I've got a table that I am pulling data into Splunk with DB Connect. I've got the database input and database connection created. I figured I would use Key-Value format for the output format as I have some columns that have multiline data in them and it appears that it is smart enough to figure that out and it quotes the column data and changing literal quotes in the data to escaped quotes. However, when I do searches on the data the multiline fields are being broken at the first line break or escaped quote. I've tried every output format that there is. I'm sure there is a way to fix this, but my hunch is I'm going to have to edit a props.conf file for it as I can't find anything in the interface to tell it how to behave the way I want.
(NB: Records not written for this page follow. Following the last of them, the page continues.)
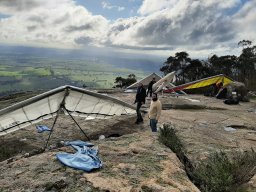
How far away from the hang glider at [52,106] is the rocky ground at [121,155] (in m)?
1.24

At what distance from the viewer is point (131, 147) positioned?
1122cm

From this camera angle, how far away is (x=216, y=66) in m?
75.1

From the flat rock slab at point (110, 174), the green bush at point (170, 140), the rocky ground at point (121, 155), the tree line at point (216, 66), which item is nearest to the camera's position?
the flat rock slab at point (110, 174)

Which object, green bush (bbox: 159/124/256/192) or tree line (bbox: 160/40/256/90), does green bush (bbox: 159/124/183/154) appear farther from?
tree line (bbox: 160/40/256/90)

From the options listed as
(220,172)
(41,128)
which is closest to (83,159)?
(220,172)

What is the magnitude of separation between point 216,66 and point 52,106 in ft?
214

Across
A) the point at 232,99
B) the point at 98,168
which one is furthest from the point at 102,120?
the point at 232,99

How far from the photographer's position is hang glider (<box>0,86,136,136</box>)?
13.3 metres

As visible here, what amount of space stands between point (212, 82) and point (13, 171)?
100 ft

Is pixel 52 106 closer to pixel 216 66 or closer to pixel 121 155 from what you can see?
pixel 121 155

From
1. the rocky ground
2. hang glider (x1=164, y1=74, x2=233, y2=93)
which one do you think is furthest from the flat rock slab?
hang glider (x1=164, y1=74, x2=233, y2=93)

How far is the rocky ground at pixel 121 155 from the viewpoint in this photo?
8.04 metres

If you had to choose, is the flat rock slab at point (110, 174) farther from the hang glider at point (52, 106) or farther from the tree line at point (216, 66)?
the tree line at point (216, 66)

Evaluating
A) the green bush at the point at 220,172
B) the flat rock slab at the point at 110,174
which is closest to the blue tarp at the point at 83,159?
the flat rock slab at the point at 110,174
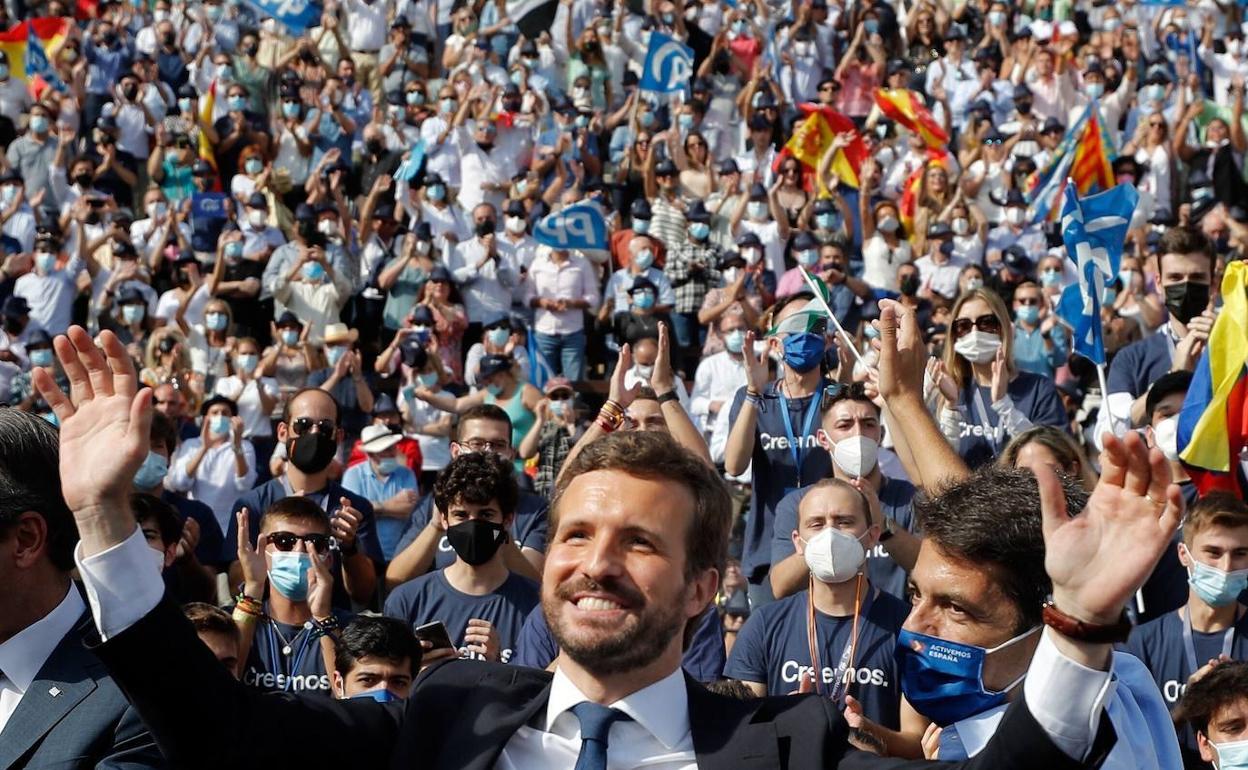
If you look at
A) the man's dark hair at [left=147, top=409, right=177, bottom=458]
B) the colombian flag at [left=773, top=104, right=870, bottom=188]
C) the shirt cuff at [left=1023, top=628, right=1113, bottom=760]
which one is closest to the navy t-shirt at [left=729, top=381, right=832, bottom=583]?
the man's dark hair at [left=147, top=409, right=177, bottom=458]

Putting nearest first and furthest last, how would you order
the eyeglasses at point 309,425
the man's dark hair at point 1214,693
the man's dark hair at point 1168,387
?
the man's dark hair at point 1214,693
the man's dark hair at point 1168,387
the eyeglasses at point 309,425

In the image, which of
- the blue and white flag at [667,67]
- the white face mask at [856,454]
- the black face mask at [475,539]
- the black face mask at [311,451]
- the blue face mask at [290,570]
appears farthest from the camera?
the blue and white flag at [667,67]

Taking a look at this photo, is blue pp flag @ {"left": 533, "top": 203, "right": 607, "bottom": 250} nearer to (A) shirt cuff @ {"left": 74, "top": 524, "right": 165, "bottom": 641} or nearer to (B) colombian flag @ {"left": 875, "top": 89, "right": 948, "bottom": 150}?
(B) colombian flag @ {"left": 875, "top": 89, "right": 948, "bottom": 150}

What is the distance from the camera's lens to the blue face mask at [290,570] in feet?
23.0

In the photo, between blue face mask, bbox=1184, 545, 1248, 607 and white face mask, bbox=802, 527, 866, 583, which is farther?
white face mask, bbox=802, 527, 866, 583

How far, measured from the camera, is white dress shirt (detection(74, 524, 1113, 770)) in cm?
273

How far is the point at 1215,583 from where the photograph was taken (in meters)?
6.70

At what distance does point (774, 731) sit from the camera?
3180 millimetres

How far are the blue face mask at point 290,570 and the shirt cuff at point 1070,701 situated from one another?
469 cm

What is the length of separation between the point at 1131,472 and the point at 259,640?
484cm

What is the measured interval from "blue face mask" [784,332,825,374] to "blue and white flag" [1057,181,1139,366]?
4.18 ft

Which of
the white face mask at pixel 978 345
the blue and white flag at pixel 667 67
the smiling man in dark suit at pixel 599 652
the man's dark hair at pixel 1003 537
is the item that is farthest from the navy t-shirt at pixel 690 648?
the blue and white flag at pixel 667 67

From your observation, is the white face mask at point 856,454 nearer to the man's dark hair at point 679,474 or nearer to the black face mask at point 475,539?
the black face mask at point 475,539

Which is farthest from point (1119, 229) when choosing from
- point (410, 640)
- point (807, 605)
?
point (410, 640)
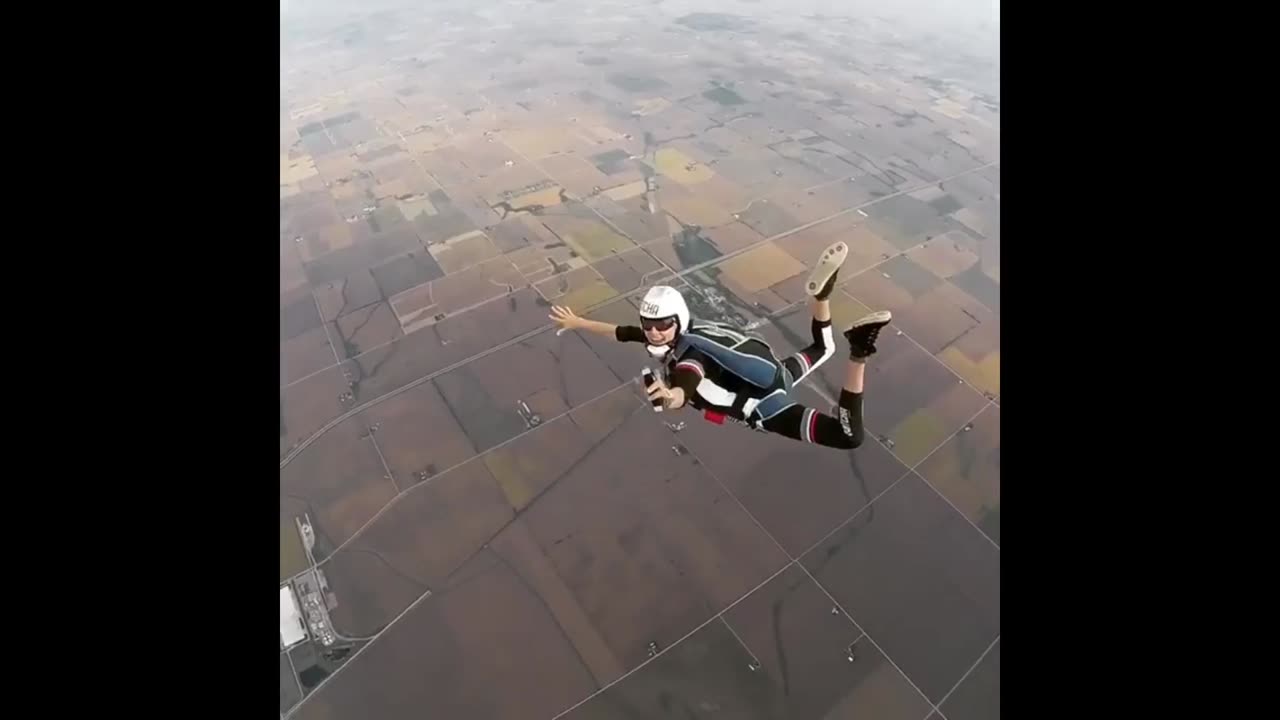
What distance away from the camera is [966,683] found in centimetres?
1141

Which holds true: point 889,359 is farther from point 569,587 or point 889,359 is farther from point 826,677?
point 569,587

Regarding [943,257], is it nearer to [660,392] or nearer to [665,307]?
[665,307]

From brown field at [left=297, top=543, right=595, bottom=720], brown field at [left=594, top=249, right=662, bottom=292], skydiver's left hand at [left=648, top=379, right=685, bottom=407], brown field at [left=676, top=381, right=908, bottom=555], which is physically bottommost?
brown field at [left=676, top=381, right=908, bottom=555]

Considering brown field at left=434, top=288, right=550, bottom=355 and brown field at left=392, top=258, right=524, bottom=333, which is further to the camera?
brown field at left=392, top=258, right=524, bottom=333

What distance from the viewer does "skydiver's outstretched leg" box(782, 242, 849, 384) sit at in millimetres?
8156

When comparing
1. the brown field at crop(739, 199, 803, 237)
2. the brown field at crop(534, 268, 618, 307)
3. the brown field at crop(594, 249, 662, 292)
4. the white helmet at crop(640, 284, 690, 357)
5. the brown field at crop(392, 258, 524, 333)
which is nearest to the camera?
the white helmet at crop(640, 284, 690, 357)

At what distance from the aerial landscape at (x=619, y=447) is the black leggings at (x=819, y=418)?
5.64 metres

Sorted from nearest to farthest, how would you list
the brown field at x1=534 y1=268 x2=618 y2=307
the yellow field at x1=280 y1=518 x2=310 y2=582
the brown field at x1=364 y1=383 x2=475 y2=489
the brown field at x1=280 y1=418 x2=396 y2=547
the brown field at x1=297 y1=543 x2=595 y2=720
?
the brown field at x1=297 y1=543 x2=595 y2=720 < the yellow field at x1=280 y1=518 x2=310 y2=582 < the brown field at x1=280 y1=418 x2=396 y2=547 < the brown field at x1=364 y1=383 x2=475 y2=489 < the brown field at x1=534 y1=268 x2=618 y2=307

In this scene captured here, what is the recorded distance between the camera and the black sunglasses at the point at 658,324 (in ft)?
28.2

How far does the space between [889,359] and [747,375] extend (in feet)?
39.2

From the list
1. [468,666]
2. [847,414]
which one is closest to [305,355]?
[468,666]

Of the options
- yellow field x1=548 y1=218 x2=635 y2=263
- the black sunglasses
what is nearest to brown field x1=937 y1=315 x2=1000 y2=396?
yellow field x1=548 y1=218 x2=635 y2=263

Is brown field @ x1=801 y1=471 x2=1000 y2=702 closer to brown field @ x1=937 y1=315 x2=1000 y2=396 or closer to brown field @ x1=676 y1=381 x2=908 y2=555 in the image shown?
brown field @ x1=676 y1=381 x2=908 y2=555

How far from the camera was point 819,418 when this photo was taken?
873cm
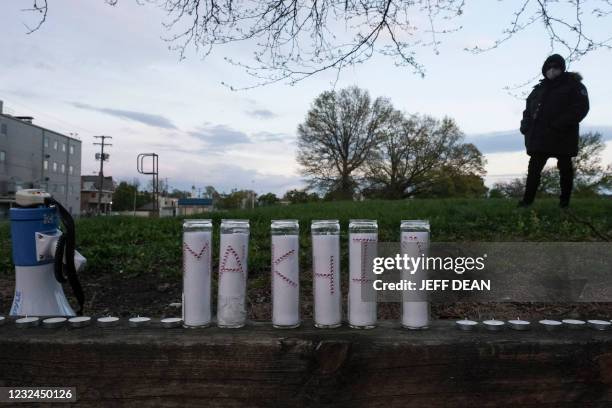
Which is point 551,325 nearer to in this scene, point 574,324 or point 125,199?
point 574,324

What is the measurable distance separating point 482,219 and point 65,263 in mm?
5151

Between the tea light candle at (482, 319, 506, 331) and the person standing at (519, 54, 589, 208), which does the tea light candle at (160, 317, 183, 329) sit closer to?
the tea light candle at (482, 319, 506, 331)

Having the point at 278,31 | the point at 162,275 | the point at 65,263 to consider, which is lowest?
the point at 162,275

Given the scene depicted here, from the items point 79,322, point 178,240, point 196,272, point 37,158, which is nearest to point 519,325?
point 196,272

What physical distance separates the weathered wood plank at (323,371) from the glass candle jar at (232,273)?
12 cm

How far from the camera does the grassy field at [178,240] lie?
3.74m

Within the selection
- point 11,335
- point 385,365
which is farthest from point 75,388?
point 385,365

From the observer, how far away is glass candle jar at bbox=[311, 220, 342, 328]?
4.36 feet

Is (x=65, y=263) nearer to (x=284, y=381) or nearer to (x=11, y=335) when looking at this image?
(x=11, y=335)

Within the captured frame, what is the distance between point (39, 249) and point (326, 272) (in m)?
1.26

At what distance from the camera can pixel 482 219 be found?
6.00 m

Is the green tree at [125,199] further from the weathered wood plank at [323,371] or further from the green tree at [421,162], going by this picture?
the weathered wood plank at [323,371]

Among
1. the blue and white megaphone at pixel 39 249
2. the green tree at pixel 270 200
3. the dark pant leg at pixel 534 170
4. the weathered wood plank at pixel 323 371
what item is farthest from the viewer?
the green tree at pixel 270 200

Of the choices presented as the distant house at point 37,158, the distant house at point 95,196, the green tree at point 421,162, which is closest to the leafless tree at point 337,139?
the green tree at point 421,162
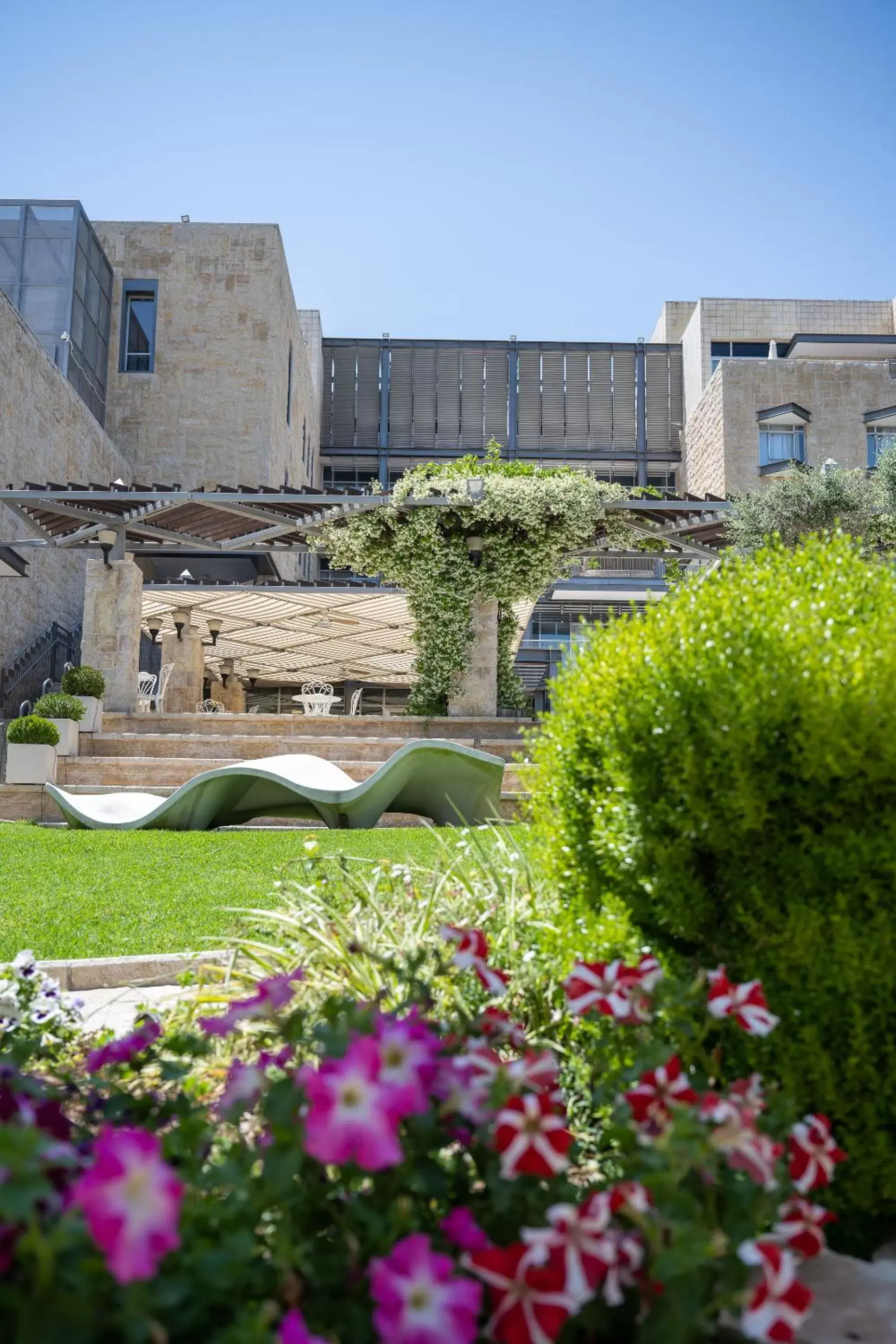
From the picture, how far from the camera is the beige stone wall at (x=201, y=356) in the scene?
2759cm

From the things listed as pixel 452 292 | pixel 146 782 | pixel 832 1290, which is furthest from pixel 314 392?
pixel 832 1290

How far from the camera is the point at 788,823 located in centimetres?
209

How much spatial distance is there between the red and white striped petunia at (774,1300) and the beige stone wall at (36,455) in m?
18.1

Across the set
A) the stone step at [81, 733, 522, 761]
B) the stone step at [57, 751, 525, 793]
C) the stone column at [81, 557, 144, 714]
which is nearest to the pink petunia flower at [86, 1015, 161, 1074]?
the stone step at [57, 751, 525, 793]

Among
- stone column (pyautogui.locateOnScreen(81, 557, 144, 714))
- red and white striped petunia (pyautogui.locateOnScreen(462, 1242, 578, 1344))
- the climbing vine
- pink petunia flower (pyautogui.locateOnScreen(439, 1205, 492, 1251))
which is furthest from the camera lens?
stone column (pyautogui.locateOnScreen(81, 557, 144, 714))

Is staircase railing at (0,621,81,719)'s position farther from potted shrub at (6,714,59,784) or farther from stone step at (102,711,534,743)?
potted shrub at (6,714,59,784)

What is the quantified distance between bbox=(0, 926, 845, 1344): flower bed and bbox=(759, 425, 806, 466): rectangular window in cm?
2992

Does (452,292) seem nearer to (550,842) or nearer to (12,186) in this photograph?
(12,186)

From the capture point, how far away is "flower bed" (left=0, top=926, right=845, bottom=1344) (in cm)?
115

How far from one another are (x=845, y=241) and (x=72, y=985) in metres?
22.8

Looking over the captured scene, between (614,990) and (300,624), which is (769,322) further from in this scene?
(614,990)

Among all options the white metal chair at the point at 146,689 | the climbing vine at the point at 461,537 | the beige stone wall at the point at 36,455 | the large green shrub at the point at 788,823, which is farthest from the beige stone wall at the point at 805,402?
the large green shrub at the point at 788,823

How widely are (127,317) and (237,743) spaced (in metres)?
19.6

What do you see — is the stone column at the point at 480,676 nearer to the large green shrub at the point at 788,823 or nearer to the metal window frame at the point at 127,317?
the large green shrub at the point at 788,823
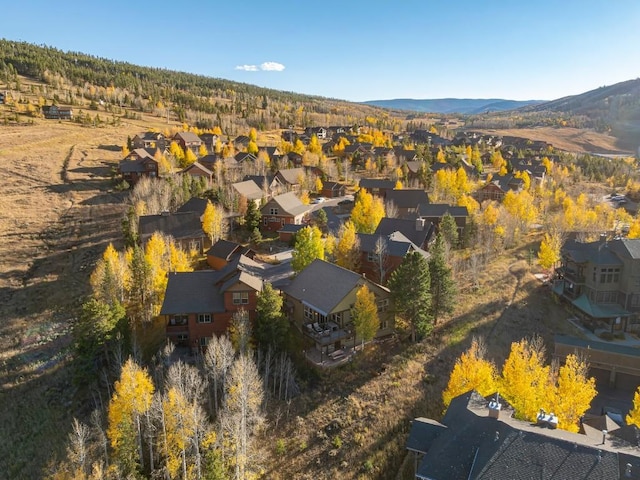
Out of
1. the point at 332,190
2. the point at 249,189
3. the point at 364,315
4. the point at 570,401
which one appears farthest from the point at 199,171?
the point at 570,401

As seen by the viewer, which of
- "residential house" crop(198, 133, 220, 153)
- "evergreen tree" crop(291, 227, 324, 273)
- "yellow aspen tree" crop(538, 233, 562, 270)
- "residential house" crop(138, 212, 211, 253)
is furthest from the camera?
"residential house" crop(198, 133, 220, 153)

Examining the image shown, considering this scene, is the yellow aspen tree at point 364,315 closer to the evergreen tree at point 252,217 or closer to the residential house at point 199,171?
the evergreen tree at point 252,217

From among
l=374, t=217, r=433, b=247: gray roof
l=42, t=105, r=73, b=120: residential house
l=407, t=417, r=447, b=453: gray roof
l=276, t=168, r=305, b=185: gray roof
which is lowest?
l=407, t=417, r=447, b=453: gray roof

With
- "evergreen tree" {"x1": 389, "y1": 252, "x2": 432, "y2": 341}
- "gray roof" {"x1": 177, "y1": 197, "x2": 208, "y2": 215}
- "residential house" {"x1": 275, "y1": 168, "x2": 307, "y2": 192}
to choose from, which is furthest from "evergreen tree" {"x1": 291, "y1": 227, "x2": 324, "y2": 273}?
"residential house" {"x1": 275, "y1": 168, "x2": 307, "y2": 192}

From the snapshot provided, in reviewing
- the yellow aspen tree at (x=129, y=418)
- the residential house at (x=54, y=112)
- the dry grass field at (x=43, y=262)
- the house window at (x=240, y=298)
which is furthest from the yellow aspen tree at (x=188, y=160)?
the yellow aspen tree at (x=129, y=418)

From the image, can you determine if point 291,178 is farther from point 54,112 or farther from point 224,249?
point 54,112

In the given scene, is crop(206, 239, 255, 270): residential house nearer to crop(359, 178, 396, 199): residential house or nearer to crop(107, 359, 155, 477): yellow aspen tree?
crop(107, 359, 155, 477): yellow aspen tree
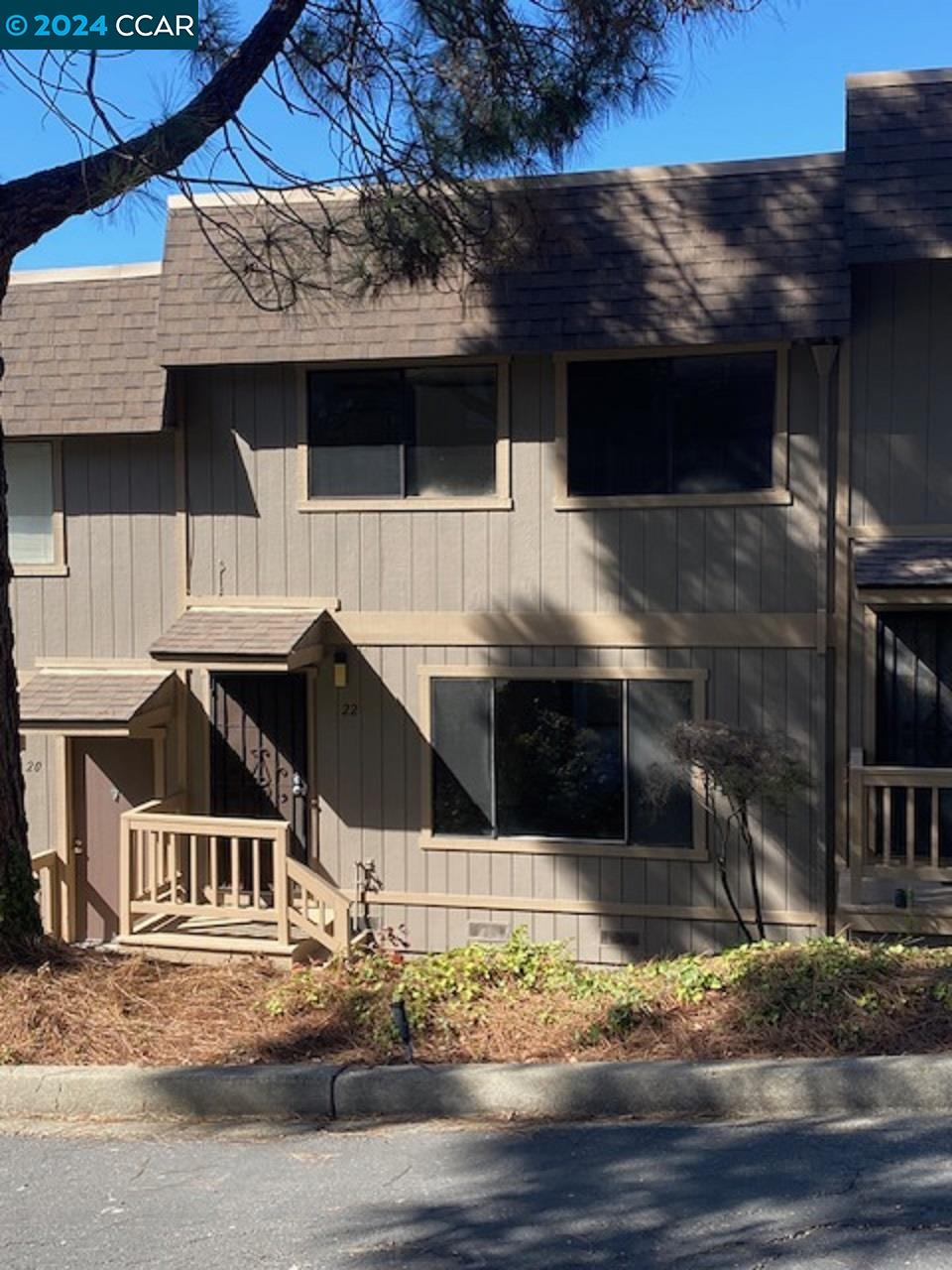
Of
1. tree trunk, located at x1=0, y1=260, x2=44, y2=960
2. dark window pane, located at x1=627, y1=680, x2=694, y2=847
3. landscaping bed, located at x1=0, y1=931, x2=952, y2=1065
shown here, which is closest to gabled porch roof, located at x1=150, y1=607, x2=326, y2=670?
dark window pane, located at x1=627, y1=680, x2=694, y2=847

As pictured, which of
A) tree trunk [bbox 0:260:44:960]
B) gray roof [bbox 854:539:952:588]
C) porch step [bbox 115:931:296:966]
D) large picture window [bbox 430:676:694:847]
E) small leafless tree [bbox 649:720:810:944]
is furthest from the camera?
large picture window [bbox 430:676:694:847]

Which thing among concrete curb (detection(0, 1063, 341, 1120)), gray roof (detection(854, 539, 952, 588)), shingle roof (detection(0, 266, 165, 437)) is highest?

Am I correct in this?
Hello,
I' using the multi-line key-value format. Here it looks inside $SPLUNK_HOME/etc/apps/dbx/local/inputs.conf
:
[dbmon-tail://KKK/KKK Alerts]
index = ws_kkk_alerts
interval = 240
output.format = mkv
output.timestamp = 1
output.timestamp.column = LastModifiedUTC
output.timestamp.parse.format = yyyy-MM-dd' 'HH:mm:ss' 'Z
output.timestamp.format = yyyy-MM-dd' 'HH:mm:ss' 'Z
query = SELECT bla bla bla.... {{AND av.$rising_column$ > ?}}
sourcetype = kkk_alerts
tail.rising.column = LastModified
disabled = 0
table = KKK Alerts
Note the output.format = mkv
.
After using mkv, there is one event for each row. This is working fine.
But, the field that contains the text spanning multiple lines is truncated. It is not displaying the whole text. Could anyone please comment as to why is this happening?
I tried mkv and it didn't work.The line break in the returned data was still messing up the field extraction.
ok.. but is the event being split in multiple events? I mean, is a single DB row output by the query being broken into multiple events or is just the fact that the field extraction is broken?